**What is being asked**.
In the records below, find the line with "as being to", then copy each line exactly until you have copied the line with "Mich entschlossen, mein". Leave any picture out.

**Provided data**.
--------

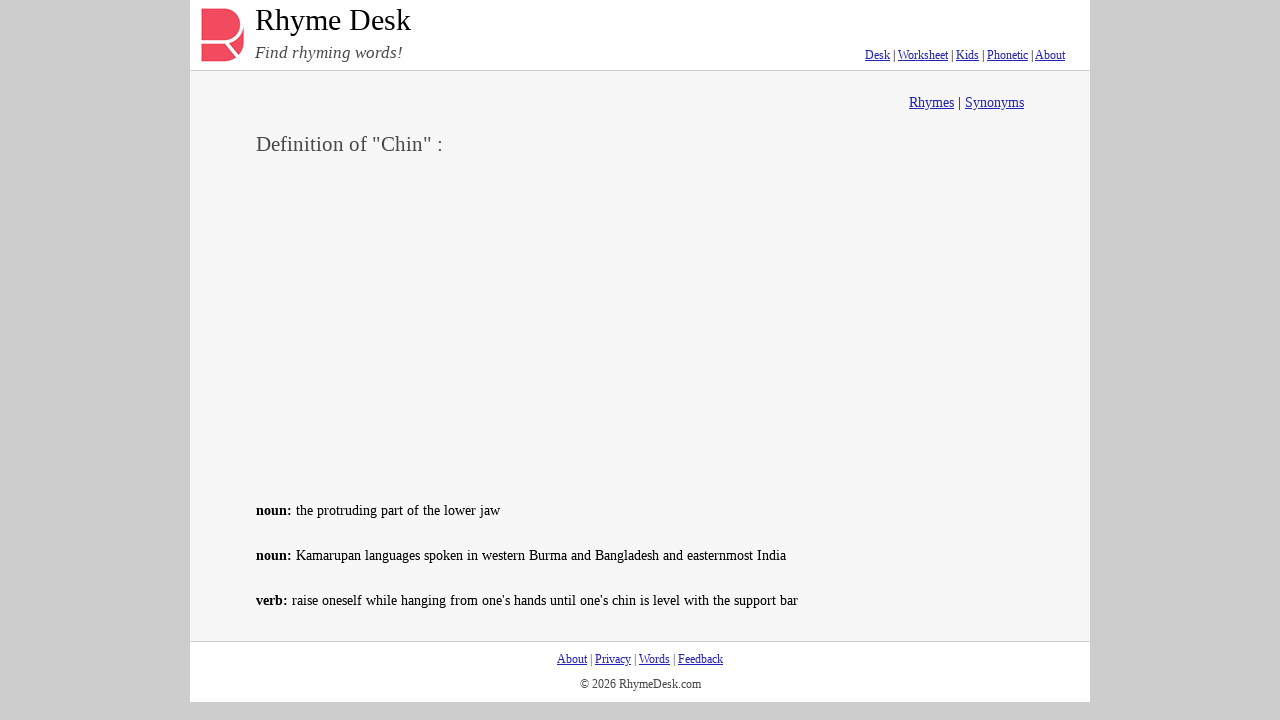

--- FILE ---
content_type: text/html; charset=UTF-8
request_url: https://www.rhymedesk.com/definition.php?word=chin
body_size: 1270
content:
<!doctype html>
<html lang="en">
    <head>
        <meta charset="utf-8">
        <meta http-equiv="X-UA-Compatible" content="IE=edge">
        <meta name="viewport" content="width=device-width, initial-scale=1.0">

        <title>Definition of Chin</title>
        <meta name="description" content="The protruding part of the lower jaw." />
        <meta name="csrf-token" content="8KTAQCknN3K2kbLCc8d25utIh9zbcGzHF5jp7vpL"/>
        <link rel="icon" href="/img/favicon.ico">
        <link rel="stylesheet" href="/css/app.css?id=401898fb7689f97586dc">
        
        <!-- Google Tag Manager -->
        <script>(function(w,d,s,l,i){w[l]=w[l]||[];w[l].push({'gtm.start':
                    new Date().getTime(),event:'gtm.js'});var f=d.getElementsByTagName(s)[0],
                j=d.createElement(s),dl=l!='dataLayer'?'&l='+l:'';j.async=true;j.src=
                'https://www.googletagmanager.com/gtm.js?id='+i+dl;f.parentNode.insertBefore(j,f);
            })(window,document,'script','dataLayer','GTM-T3F3XVPH');</script>
        <!-- End Google Tag Manager -->
    </head>
    <body>

    <div id="container">
        <header class="header">
            <div class="header-limiter">
                <a href="/" id="logo"><img src="/img/logo.png" alt="Rhyme Desk"></a>
                <a href="/" id="header-title">Rhyme Desk</a>
                <div>
                    <div id="header-slogan">Find rhyming words!</div>
                    <div id="header-nav">
                        
                        <a href="https://www.rhymedesk.com/desk">Desk</a> |
                        <a href="https://www.rhymedesk.com/sheet">Worksheet</a> |
                        <a href="https://www.rhymedesk.com/kids">Kids</a> |
                        <a href="https://www.rhymedesk.com/phonemes">Phonetic</a> |
                        <a href="https://www.rhymedesk.com/about">About</a>
                        
                    </div>
                </div>
            </div>
        </header>

        <div id="debug"></div>

        <main>

                <div id="search-type">
    <p>
            <a href="/rhymes.php?word=chin ">Rhymes</a> |
        <a href="/thesaurus.php?word=chin ">Synonyms</a>
        </p>
    </div>    <h1>Definition of "Chin" :</h1>
<div class="adsense">
                        <script async src="https://pagead2.googlesyndication.com/pagead/js/adsbygoogle.js"></script>
    <!-- rm_top_2 -->
    <ins class="adsbygoogle"
         style="display:block"
         data-ad-client="ca-pub-5606575631319156"
         data-ad-slot="8949784256"
         data-ad-format="auto"
         data-full-width-responsive="true"></ins>
    <script>
        (adsbygoogle = window.adsbygoogle || []).push({});
    </script>
        
    </div>
    <p class="definition"><span>noun:</span> the protruding part of the lower jaw</p>
    
    
    <p class="definition"><span>noun:</span> Kamarupan languages spoken in western Burma and Bangladesh and easternmost India</p>
    
    
    <p class="definition"><span>verb:</span> raise oneself while hanging from one&#039;s hands until one&#039;s chin is level with the support bar</p>
    
    

        </main>

        <footer>
            <p>
                <a href="https://www.rhymedesk.com/about">About</a> |
                <a href=https://www.rhymedesk.com/about#privacy>Privacy</a> |

                <a href="https://www.rhymedesk.com/top.php">Words</a> |
                
                <a href="https://www.rhymedesk.com/contact.php">Feedback</a>
            </p>
            <p id="copyright">© 2026 RhymeDesk.com</p>
        </footer>
    </div>

    <script type="text/javascript" src="/js/app.js?id=db22fc43013287b906ae"></script>
    
    <!-- Google Tag Manager (noscript) -->
    <noscript><iframe src="https://www.googletagmanager.com/ns.html?id=GTM-T3F3XVPH" height="0" width="0" style="display:none;visibility:hidden"></iframe></noscript>
    <!-- End Google Tag Manager (noscript) -->

    </body>
</html>


--- FILE ---
content_type: text/html; charset=utf-8
request_url: https://www.google.com/recaptcha/api2/aframe
body_size: 264
content:
<!DOCTYPE HTML><html><head><meta http-equiv="content-type" content="text/html; charset=UTF-8"></head><body><script nonce="Sg8J7_9CsPmTz11g8liROw">/** Anti-fraud and anti-abuse applications only. See google.com/recaptcha */ try{var clients={'sodar':'https://pagead2.googlesyndication.com/pagead/sodar?'};window.addEventListener("message",function(a){try{if(a.source===window.parent){var b=JSON.parse(a.data);var c=clients[b['id']];if(c){var d=document.createElement('img');d.src=c+b['params']+'&rc='+(localStorage.getItem("rc::a")?sessionStorage.getItem("rc::b"):"");window.document.body.appendChild(d);sessionStorage.setItem("rc::e",parseInt(sessionStorage.getItem("rc::e")||0)+1);localStorage.setItem("rc::h",'1768609572957');}}}catch(b){}});window.parent.postMessage("_grecaptcha_ready", "*");}catch(b){}</script></body></html>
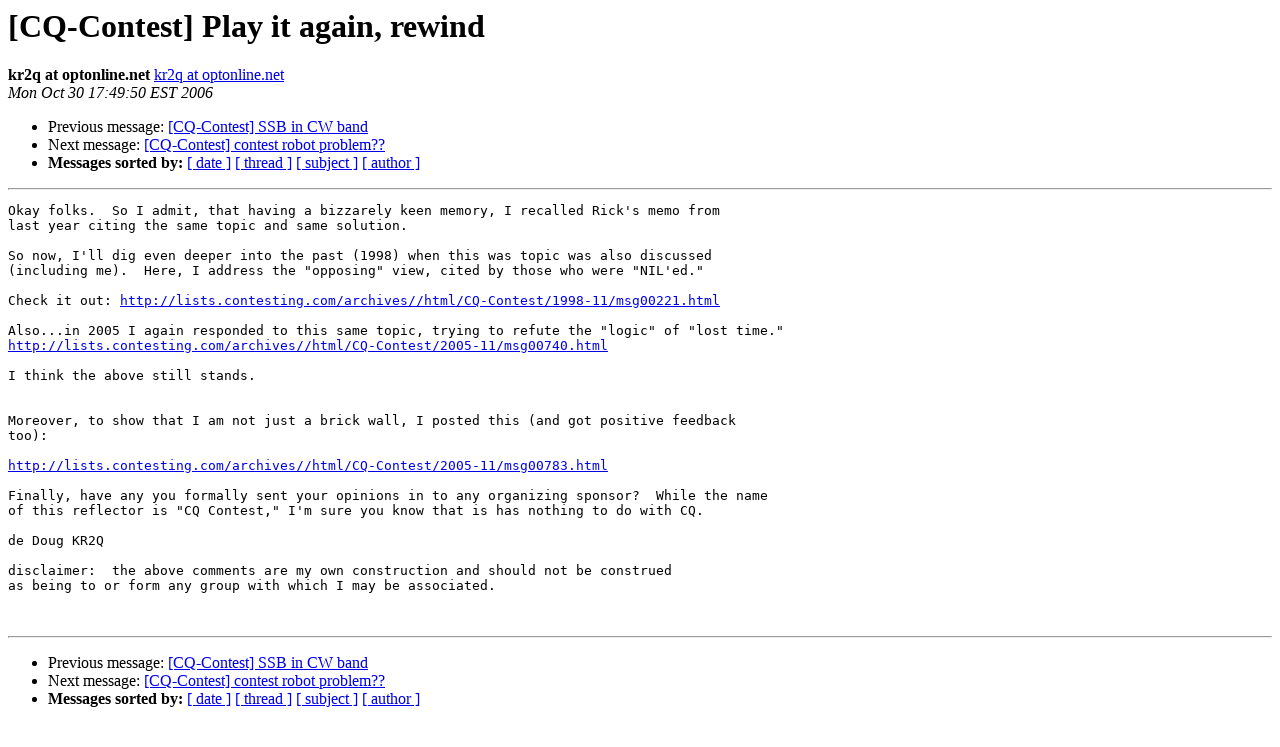

--- FILE ---
content_type: text/html; charset=UTF-8
request_url: http://lists.contesting.com/pipermail/cq-contest/2006-October/070324.html
body_size: 1380
content:
<!DOCTYPE HTML PUBLIC "-//W3C//DTD HTML 3.2//EN">
<HTML>
 <HEAD>
   <TITLE> [CQ-Contest] Play it again, rewind
   </TITLE>
   <LINK REL="Index" HREF="index.html" >
   <LINK REL="made" HREF="mailto:cq-contest%40contesting.com?Subject=%5BCQ-Contest%5D%20Play%20it%20again%2C%20rewind&In-Reply-To=">
   <META NAME="robots" CONTENT="index,nofollow">
   <META http-equiv="Content-Type" content="text/html; charset=us-ascii">
   <LINK REL="Previous"  HREF="070323.html">
   <LINK REL="Next"  HREF="070325.html">
 </HEAD>
 <BODY BGCOLOR="#ffffff">
   <H1>[CQ-Contest] Play it again, rewind</H1>
    <B>kr2q at optonline.net</B> 
    <A HREF="mailto:cq-contest%40contesting.com?Subject=%5BCQ-Contest%5D%20Play%20it%20again%2C%20rewind&In-Reply-To="
       TITLE="[CQ-Contest] Play it again, rewind">kr2q at optonline.net
       </A><BR>
    <I>Mon Oct 30 17:49:50 EST 2006</I>
    <P><UL>
        <LI>Previous message: <A HREF="070323.html">[CQ-Contest] SSB in CW band
</A></li>
        <LI>Next message: <A HREF="070325.html">[CQ-Contest] contest robot problem??
</A></li>
         <LI> <B>Messages sorted by:</B> 
              <a href="date.html#70324">[ date ]</a>
              <a href="thread.html#70324">[ thread ]</a>
              <a href="subject.html#70324">[ subject ]</a>
              <a href="author.html#70324">[ author ]</a>
         </LI>
       </UL>
    <HR>  
<!--beginarticle-->
<PRE>Okay folks.  So I admit, that having a bizzarely keen memory, I recalled Rick's memo from 
last year citing the same topic and same solution.

So now, I'll dig even deeper into the past (1998) when this was topic was also discussed
(including me).  Here, I address the &quot;opposing&quot; view, cited by those who were &quot;NIL'ed.&quot;

Check it out: <A HREF="http://lists.contesting.com/archives//html/CQ-Contest/1998-11/msg00221.html">http://lists.contesting.com/archives//html/CQ-Contest/1998-11/msg00221.html</A>

Also...in 2005 I again responded to this same topic, trying to refute the &quot;logic&quot; of &quot;lost time.&quot;
<A HREF="http://lists.contesting.com/archives//html/CQ-Contest/2005-11/msg00740.html">http://lists.contesting.com/archives//html/CQ-Contest/2005-11/msg00740.html</A>

I think the above still stands.


Moreover, to show that I am not just a brick wall, I posted this (and got positive feedback
too):

<A HREF="http://lists.contesting.com/archives//html/CQ-Contest/2005-11/msg00783.html">http://lists.contesting.com/archives//html/CQ-Contest/2005-11/msg00783.html</A>

Finally, have any you formally sent your opinions in to any organizing sponsor?  While the name
of this reflector is &quot;CQ Contest,&quot; I'm sure you know that is has nothing to do with CQ.

de Doug KR2Q

disclaimer:  the above comments are my own construction and should not be construed 
as being to or form any group with which I may be associated.


</PRE>





































<!--endarticle-->
    <HR>
    <P><UL>
        <!--threads-->
	<LI>Previous message: <A HREF="070323.html">[CQ-Contest] SSB in CW band
</A></li>
	<LI>Next message: <A HREF="070325.html">[CQ-Contest] contest robot problem??
</A></li>
         <LI> <B>Messages sorted by:</B> 
              <a href="date.html#70324">[ date ]</a>
              <a href="thread.html#70324">[ thread ]</a>
              <a href="subject.html#70324">[ subject ]</a>
              <a href="author.html#70324">[ author ]</a>
         </LI>
       </UL>

<hr>
<a href="http://lists.contesting.com/mailman/listinfo/cq-contest">More information about the CQ-Contest
mailing list</a><br>
</body></html>
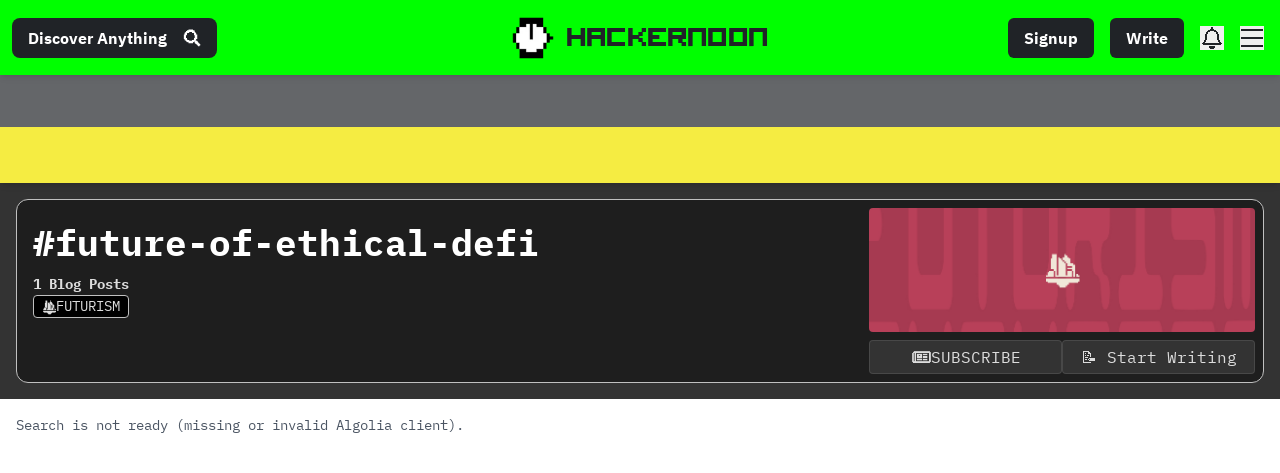

--- FILE ---
content_type: text/html; charset=UTF-8
request_url: https://geolocation-db.com/json/
body_size: 67
content:
{"country_code":"US","country_name":"United States","city":null,"postal":null,"latitude":37.751,"longitude":-97.822,"IPv4":"3.148.113.79","state":null}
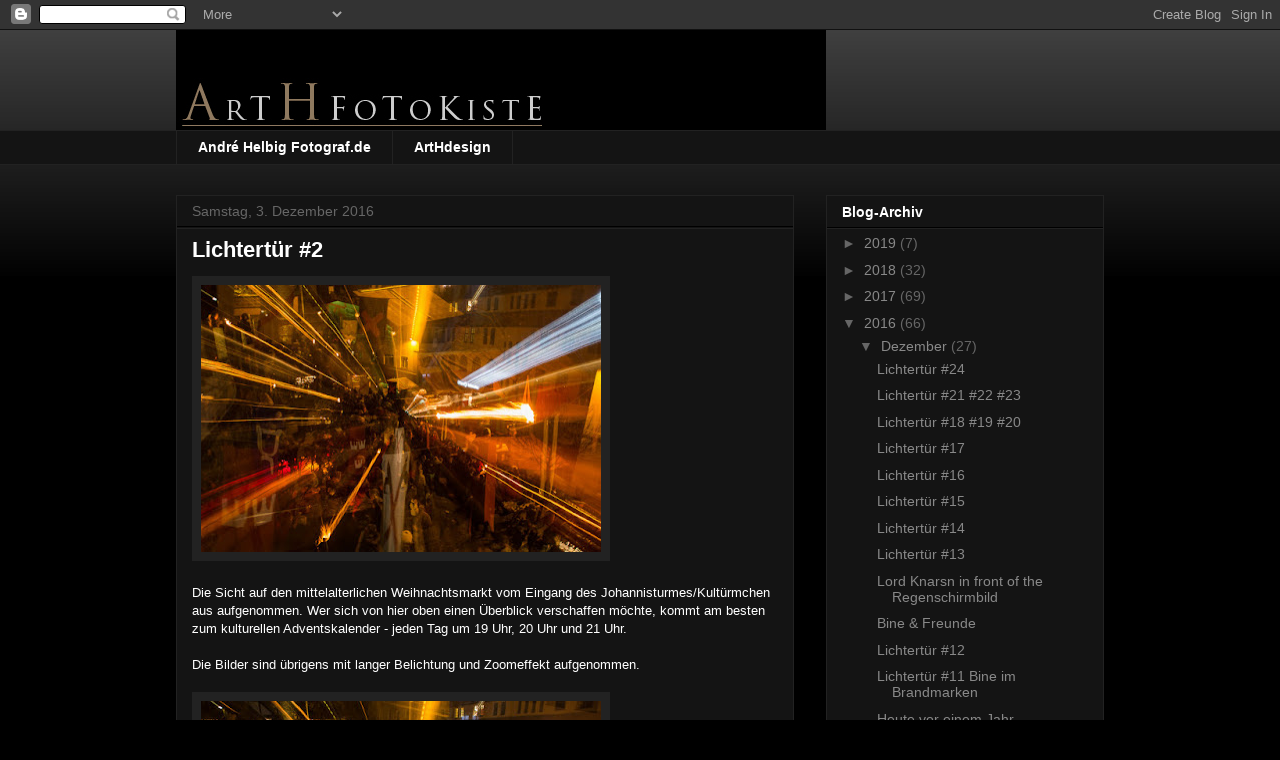

--- FILE ---
content_type: text/html; charset=utf-8
request_url: https://www.google.com/recaptcha/api2/aframe
body_size: 269
content:
<!DOCTYPE HTML><html><head><meta http-equiv="content-type" content="text/html; charset=UTF-8"></head><body><script nonce="_6FKJjUL5qnic9XMJNfjgg">/** Anti-fraud and anti-abuse applications only. See google.com/recaptcha */ try{var clients={'sodar':'https://pagead2.googlesyndication.com/pagead/sodar?'};window.addEventListener("message",function(a){try{if(a.source===window.parent){var b=JSON.parse(a.data);var c=clients[b['id']];if(c){var d=document.createElement('img');d.src=c+b['params']+'&rc='+(localStorage.getItem("rc::a")?sessionStorage.getItem("rc::b"):"");window.document.body.appendChild(d);sessionStorage.setItem("rc::e",parseInt(sessionStorage.getItem("rc::e")||0)+1);localStorage.setItem("rc::h",'1769285384723');}}}catch(b){}});window.parent.postMessage("_grecaptcha_ready", "*");}catch(b){}</script></body></html>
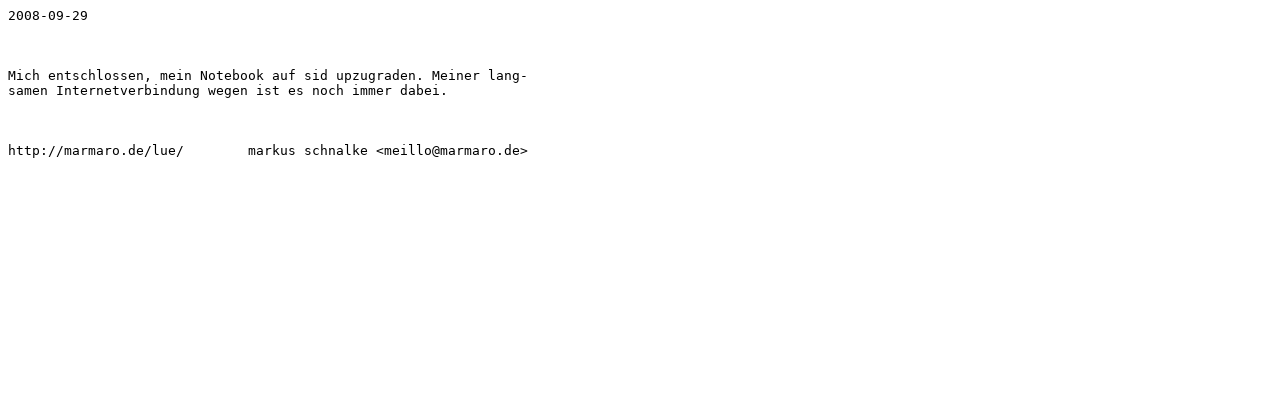

--- FILE ---
content_type: text/plain; charset=utf8
request_url: http://marmaro.de/lue/txt/2008-09-29.txt
body_size: 205
content:
2008-09-29



Mich entschlossen, mein Notebook auf sid upzugraden. Meiner lang-
samen Internetverbindung wegen ist es noch immer dabei.



http://marmaro.de/lue/        markus schnalke <meillo@marmaro.de>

--------

**Response to the task**.
as being to or form any group with which I may be associated.


</PRE>





































<!--endarticle-->
    <HR>
    <P><UL>
        <!--threads-->
	<LI>Previous message: <A HREF="070323.html">[CQ-Contest] SSB in CW band
</A></li>
	<LI>Next message: <A HREF="070325.html">[CQ-Contest] contest robot problem??
</A></li>
         <LI> <B>Messages sorted by:</B> 
              <a href="date.html#70324">[ date ]</a>
              <a href="thread.html#70324">[ thread ]</a>
              <a href="subject.html#70324">[ subject ]</a>
              <a href="author.html#70324">[ author ]</a>
         </LI>
       </UL>

<hr>
<a href="http://lists.contesting.com/mailman/listinfo/cq-contest">More information about the CQ-Contest
mailing list</a><br>
</body></html>

--- FILE ---
content_type: text/html; charset=UTF-8
request_url: https://geolocation-db.com/json/
body_size: 67
content:
{"country_code":"US","country_name":"United States","city":null,"postal":null,"latitude":37.751,"longitude":-97.822,"IPv4":"3.148.113.79","state":null}

--- FILE ---
content_type: text/html; charset=utf-8
request_url: https://www.google.com/recaptcha/api2/aframe
body_size: 269
content:
<!DOCTYPE HTML><html><head><meta http-equiv="content-type" content="text/html; charset=UTF-8"></head><body><script nonce="_6FKJjUL5qnic9XMJNfjgg">/** Anti-fraud and anti-abuse applications only. See google.com/recaptcha */ try{var clients={'sodar':'https://pagead2.googlesyndication.com/pagead/sodar?'};window.addEventListener("message",function(a){try{if(a.source===window.parent){var b=JSON.parse(a.data);var c=clients[b['id']];if(c){var d=document.createElement('img');d.src=c+b['params']+'&rc='+(localStorage.getItem("rc::a")?sessionStorage.getItem("rc::b"):"");window.document.body.appendChild(d);sessionStorage.setItem("rc::e",parseInt(sessionStorage.getItem("rc::e")||0)+1);localStorage.setItem("rc::h",'1769285384723');}}}catch(b){}});window.parent.postMessage("_grecaptcha_ready", "*");}catch(b){}</script></body></html>

--- FILE ---
content_type: text/plain; charset=utf8
request_url: http://marmaro.de/lue/txt/2008-09-29.txt
body_size: 205
content:
2008-09-29



Mich entschlossen, mein Notebook auf sid upzugraden. Meiner lang-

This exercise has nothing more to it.